Die «Nordfront» eines Krieges gegen Iran

Die Seestreitkräfte der USA und seiner Verbündeten sind im Persischen Golf und im östlichen Mittelmeer konzentriert. Das Nato-US-Abkommen mit Baku vom März diesen Jahres, das auf vorherigen Militärvereinbarungen aufbaut, verstärkt in besonderer Weise, was als eine «Nordfront» bezeichnet werden könnte. Im Rahmen derer würden aserbaidschanische Militärbasen inklusive Flughäfen und Marineeinrichtungen im Kaspischen Meer von den Nato- und den US-Streitkräften genutzt, wenn es zu von den USA gesponsorten Angriffen gegen Iran kommen sollte.

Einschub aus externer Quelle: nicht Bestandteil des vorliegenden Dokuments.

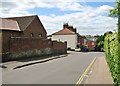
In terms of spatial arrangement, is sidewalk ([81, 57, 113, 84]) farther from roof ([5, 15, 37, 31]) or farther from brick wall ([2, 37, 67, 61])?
roof ([5, 15, 37, 31])

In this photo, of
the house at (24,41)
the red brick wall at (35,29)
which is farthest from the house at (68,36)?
the red brick wall at (35,29)

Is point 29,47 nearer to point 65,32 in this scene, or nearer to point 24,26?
point 24,26

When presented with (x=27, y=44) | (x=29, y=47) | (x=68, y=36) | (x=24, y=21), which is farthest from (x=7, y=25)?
(x=68, y=36)

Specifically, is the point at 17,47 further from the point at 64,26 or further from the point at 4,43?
the point at 64,26

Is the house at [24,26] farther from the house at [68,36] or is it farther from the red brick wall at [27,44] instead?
the house at [68,36]

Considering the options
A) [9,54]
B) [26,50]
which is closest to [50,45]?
[26,50]

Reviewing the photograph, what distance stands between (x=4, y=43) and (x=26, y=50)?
4.91m

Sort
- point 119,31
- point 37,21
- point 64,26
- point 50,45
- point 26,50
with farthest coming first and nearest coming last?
point 64,26
point 37,21
point 50,45
point 26,50
point 119,31

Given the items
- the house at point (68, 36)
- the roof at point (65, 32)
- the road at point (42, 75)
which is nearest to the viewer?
the road at point (42, 75)

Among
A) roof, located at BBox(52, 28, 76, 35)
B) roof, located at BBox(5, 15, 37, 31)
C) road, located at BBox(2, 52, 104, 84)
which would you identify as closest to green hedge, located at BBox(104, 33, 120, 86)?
road, located at BBox(2, 52, 104, 84)

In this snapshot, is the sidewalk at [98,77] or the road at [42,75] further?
the road at [42,75]

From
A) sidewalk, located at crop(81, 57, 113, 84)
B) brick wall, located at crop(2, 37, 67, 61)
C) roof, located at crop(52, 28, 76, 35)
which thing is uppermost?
roof, located at crop(52, 28, 76, 35)

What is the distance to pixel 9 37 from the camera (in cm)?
3003

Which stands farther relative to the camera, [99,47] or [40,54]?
[99,47]
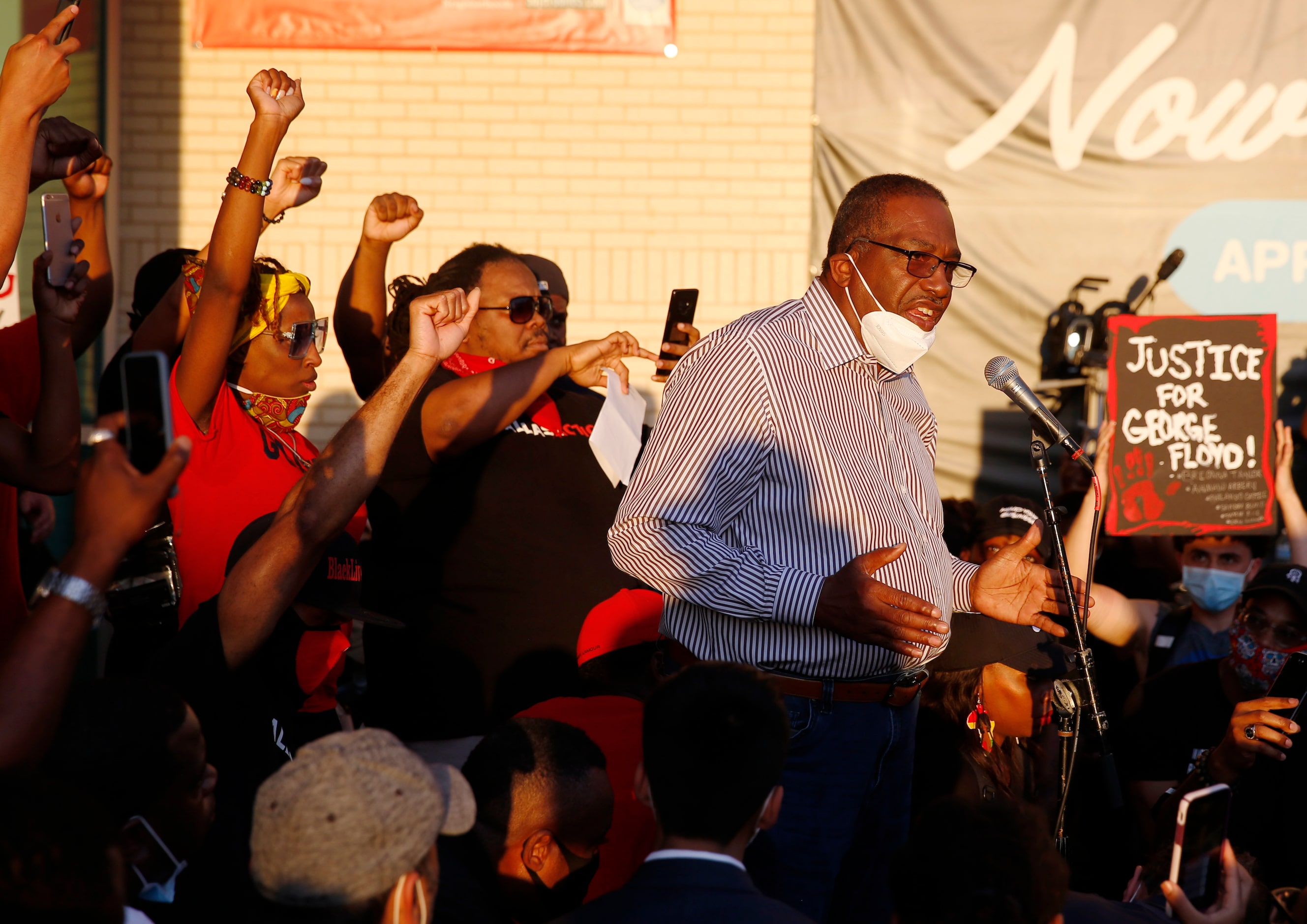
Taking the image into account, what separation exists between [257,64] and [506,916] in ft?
18.0

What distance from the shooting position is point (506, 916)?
2576 mm

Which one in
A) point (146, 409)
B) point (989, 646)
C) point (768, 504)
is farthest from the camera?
point (989, 646)

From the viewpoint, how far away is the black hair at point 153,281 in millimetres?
3900

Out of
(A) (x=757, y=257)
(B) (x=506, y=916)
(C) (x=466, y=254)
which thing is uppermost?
(A) (x=757, y=257)

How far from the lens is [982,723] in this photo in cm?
389

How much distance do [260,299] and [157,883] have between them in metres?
1.79

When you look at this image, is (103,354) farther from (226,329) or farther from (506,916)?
(506,916)

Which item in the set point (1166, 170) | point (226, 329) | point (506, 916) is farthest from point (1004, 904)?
point (1166, 170)

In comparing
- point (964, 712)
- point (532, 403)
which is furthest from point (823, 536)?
point (964, 712)

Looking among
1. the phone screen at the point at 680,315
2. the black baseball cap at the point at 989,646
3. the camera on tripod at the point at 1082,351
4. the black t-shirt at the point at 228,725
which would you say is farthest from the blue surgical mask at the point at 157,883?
the camera on tripod at the point at 1082,351

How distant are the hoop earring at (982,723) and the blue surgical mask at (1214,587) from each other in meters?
1.88

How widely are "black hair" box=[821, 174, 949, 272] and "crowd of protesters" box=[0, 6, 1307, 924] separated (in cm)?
1

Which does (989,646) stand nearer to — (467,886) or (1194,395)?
(467,886)

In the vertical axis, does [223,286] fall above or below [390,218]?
below
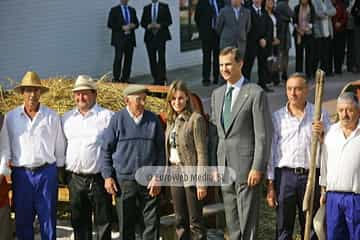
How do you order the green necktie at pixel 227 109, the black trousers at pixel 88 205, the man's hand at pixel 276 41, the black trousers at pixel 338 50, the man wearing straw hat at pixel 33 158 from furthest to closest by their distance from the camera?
1. the black trousers at pixel 338 50
2. the man's hand at pixel 276 41
3. the black trousers at pixel 88 205
4. the man wearing straw hat at pixel 33 158
5. the green necktie at pixel 227 109

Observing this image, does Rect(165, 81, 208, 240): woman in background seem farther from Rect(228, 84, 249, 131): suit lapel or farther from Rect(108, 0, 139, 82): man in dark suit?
Rect(108, 0, 139, 82): man in dark suit

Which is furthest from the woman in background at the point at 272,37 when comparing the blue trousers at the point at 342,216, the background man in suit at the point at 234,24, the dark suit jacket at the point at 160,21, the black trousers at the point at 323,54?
the blue trousers at the point at 342,216

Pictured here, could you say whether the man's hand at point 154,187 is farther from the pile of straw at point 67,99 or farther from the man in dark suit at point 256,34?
the man in dark suit at point 256,34

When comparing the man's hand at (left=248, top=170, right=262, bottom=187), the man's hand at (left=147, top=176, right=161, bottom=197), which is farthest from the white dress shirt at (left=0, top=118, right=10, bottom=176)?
the man's hand at (left=248, top=170, right=262, bottom=187)

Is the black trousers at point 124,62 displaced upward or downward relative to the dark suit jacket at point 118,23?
downward

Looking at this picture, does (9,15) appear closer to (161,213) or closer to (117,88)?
(117,88)

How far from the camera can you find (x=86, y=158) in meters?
9.44

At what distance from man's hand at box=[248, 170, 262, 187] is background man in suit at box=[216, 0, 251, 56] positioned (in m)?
9.69

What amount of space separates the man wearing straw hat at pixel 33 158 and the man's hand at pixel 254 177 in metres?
1.84

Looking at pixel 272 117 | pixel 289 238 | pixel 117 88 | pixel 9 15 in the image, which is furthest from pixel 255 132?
pixel 9 15

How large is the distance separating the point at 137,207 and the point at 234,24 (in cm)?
942

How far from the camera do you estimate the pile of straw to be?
36.2 feet

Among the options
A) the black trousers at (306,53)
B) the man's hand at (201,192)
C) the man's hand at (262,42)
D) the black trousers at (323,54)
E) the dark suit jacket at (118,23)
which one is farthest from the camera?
the black trousers at (323,54)

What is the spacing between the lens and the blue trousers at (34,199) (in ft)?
30.9
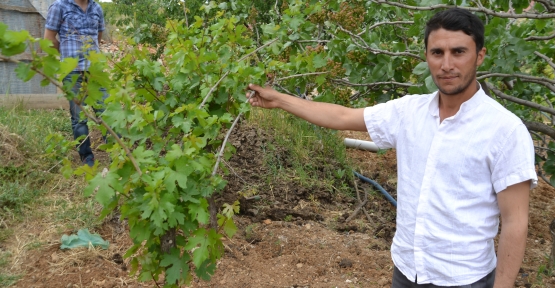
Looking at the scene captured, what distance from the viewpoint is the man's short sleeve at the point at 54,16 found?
4656 mm

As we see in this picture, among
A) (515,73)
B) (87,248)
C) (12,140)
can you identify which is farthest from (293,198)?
(12,140)

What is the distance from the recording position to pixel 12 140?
4.79 metres

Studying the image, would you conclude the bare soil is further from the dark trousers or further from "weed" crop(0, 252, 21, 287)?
the dark trousers

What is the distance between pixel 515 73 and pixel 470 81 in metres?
1.41

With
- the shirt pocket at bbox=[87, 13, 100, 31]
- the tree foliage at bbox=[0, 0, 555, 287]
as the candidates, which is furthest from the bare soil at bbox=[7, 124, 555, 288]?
the shirt pocket at bbox=[87, 13, 100, 31]

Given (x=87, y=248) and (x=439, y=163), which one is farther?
(x=87, y=248)

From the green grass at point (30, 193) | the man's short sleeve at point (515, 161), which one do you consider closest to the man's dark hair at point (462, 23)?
the man's short sleeve at point (515, 161)

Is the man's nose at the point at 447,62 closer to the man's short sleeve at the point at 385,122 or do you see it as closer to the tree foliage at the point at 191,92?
the man's short sleeve at the point at 385,122

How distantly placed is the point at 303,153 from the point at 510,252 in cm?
350

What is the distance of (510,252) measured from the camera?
1.86 meters

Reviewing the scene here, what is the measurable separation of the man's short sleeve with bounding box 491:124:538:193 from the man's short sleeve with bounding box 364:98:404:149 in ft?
1.57

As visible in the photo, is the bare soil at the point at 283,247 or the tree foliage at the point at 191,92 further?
the bare soil at the point at 283,247

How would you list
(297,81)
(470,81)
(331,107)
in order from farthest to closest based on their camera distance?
(297,81) < (331,107) < (470,81)

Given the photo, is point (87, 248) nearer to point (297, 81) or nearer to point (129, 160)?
point (297, 81)
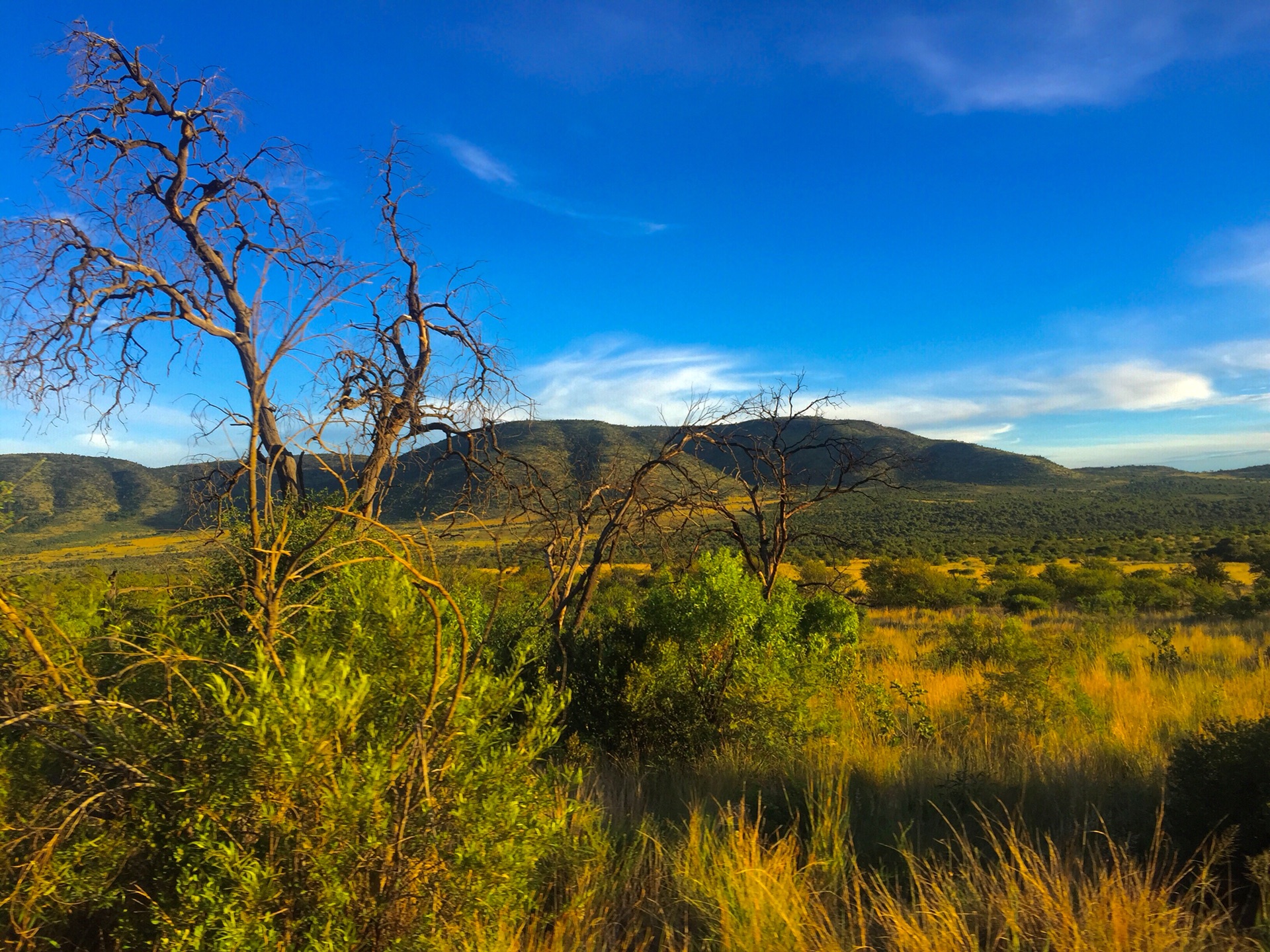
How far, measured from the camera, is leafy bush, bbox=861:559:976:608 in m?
25.3

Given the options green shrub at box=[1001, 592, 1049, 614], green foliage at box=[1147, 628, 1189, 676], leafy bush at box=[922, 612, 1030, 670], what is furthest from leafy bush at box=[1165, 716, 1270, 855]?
green shrub at box=[1001, 592, 1049, 614]

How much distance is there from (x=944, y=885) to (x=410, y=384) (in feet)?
20.9

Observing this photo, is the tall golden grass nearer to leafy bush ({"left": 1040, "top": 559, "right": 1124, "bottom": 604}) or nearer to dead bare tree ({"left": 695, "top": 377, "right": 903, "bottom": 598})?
dead bare tree ({"left": 695, "top": 377, "right": 903, "bottom": 598})

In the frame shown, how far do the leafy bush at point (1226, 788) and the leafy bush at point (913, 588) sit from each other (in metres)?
22.6

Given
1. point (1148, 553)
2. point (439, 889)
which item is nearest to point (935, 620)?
point (439, 889)

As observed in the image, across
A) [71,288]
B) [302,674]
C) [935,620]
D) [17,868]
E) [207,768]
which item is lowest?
[935,620]

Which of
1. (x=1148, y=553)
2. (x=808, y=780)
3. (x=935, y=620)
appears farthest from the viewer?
(x=1148, y=553)

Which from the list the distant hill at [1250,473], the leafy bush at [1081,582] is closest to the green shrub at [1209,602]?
the leafy bush at [1081,582]

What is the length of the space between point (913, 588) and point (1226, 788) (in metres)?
23.2

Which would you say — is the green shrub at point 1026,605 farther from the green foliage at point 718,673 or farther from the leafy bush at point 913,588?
the green foliage at point 718,673

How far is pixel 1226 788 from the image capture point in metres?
3.84

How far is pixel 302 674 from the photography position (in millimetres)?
2066

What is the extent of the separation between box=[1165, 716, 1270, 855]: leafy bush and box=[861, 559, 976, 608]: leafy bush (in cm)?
2261

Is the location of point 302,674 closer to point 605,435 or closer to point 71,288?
point 71,288
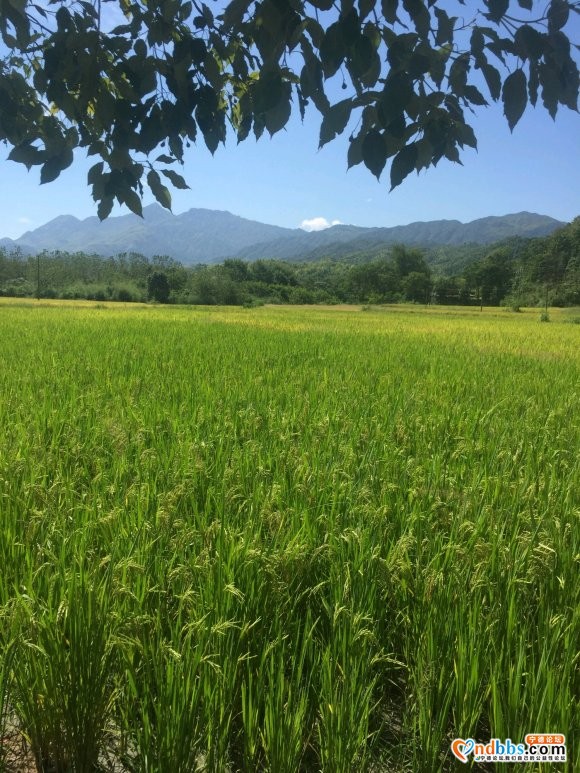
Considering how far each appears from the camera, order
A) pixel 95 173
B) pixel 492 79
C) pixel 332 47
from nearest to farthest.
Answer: pixel 332 47 < pixel 492 79 < pixel 95 173

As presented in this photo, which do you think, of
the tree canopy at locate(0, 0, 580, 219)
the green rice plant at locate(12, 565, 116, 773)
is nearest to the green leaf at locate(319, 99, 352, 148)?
the tree canopy at locate(0, 0, 580, 219)

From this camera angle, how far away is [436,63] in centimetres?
142

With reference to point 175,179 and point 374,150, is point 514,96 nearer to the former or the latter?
point 374,150

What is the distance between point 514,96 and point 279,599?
153 centimetres

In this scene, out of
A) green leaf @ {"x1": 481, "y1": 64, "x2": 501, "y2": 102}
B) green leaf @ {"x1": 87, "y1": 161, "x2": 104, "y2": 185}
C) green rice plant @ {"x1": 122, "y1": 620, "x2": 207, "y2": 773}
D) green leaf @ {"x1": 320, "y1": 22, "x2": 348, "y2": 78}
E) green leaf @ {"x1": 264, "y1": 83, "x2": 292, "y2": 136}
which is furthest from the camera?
green leaf @ {"x1": 87, "y1": 161, "x2": 104, "y2": 185}

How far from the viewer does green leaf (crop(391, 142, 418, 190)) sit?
1.41m

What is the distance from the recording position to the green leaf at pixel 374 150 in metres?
1.40

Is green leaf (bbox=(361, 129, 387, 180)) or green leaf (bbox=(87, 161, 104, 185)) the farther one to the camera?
green leaf (bbox=(87, 161, 104, 185))

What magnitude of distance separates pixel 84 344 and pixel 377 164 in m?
8.75

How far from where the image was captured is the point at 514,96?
1.32 m

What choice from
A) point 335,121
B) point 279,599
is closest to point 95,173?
point 335,121

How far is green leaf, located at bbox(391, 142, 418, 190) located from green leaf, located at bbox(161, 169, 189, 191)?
2.27 ft

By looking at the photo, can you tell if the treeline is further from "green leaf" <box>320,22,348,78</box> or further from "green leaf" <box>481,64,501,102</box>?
"green leaf" <box>320,22,348,78</box>

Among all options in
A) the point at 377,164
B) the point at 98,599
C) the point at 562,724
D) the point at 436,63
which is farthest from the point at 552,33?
the point at 98,599
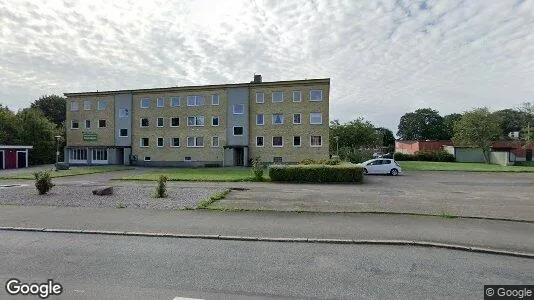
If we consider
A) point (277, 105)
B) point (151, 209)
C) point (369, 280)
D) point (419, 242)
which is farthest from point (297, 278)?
point (277, 105)

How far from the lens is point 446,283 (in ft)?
15.9

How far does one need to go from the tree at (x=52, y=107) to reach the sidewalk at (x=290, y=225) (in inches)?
2481

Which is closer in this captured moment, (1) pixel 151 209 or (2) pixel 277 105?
(1) pixel 151 209

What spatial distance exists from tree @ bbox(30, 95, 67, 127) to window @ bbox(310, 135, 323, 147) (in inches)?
2037

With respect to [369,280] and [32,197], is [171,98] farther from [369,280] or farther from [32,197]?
[369,280]

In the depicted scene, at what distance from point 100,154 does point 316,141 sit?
2893cm

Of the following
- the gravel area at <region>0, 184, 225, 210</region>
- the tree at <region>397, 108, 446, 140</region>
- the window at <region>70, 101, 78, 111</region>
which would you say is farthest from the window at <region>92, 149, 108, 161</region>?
the tree at <region>397, 108, 446, 140</region>

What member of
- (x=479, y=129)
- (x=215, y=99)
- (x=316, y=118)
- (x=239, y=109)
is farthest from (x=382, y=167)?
(x=479, y=129)

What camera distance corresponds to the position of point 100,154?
144 feet

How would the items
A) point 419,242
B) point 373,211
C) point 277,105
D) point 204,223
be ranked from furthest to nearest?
point 277,105
point 373,211
point 204,223
point 419,242

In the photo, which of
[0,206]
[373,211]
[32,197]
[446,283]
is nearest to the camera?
[446,283]

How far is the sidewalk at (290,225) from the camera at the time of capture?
7.25 m

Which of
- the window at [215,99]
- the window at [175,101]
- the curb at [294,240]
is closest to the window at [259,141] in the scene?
the window at [215,99]

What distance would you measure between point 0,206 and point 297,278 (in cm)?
1103
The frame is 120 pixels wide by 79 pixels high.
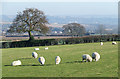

Wenn dies geschehen sollte, dann könnten mehrere zentralasiatische Länder in den Konflikt hineingezogen werden, was in einen Prozess militärischer Eskalation münden würde. Letzteres könnte sich auch zu einem Bodenkrieg ausweiten, in dem Iran auf Einrichtungen der USA, Grossbritanniens und der Nato im Irak und in Afghanistan zielen würde.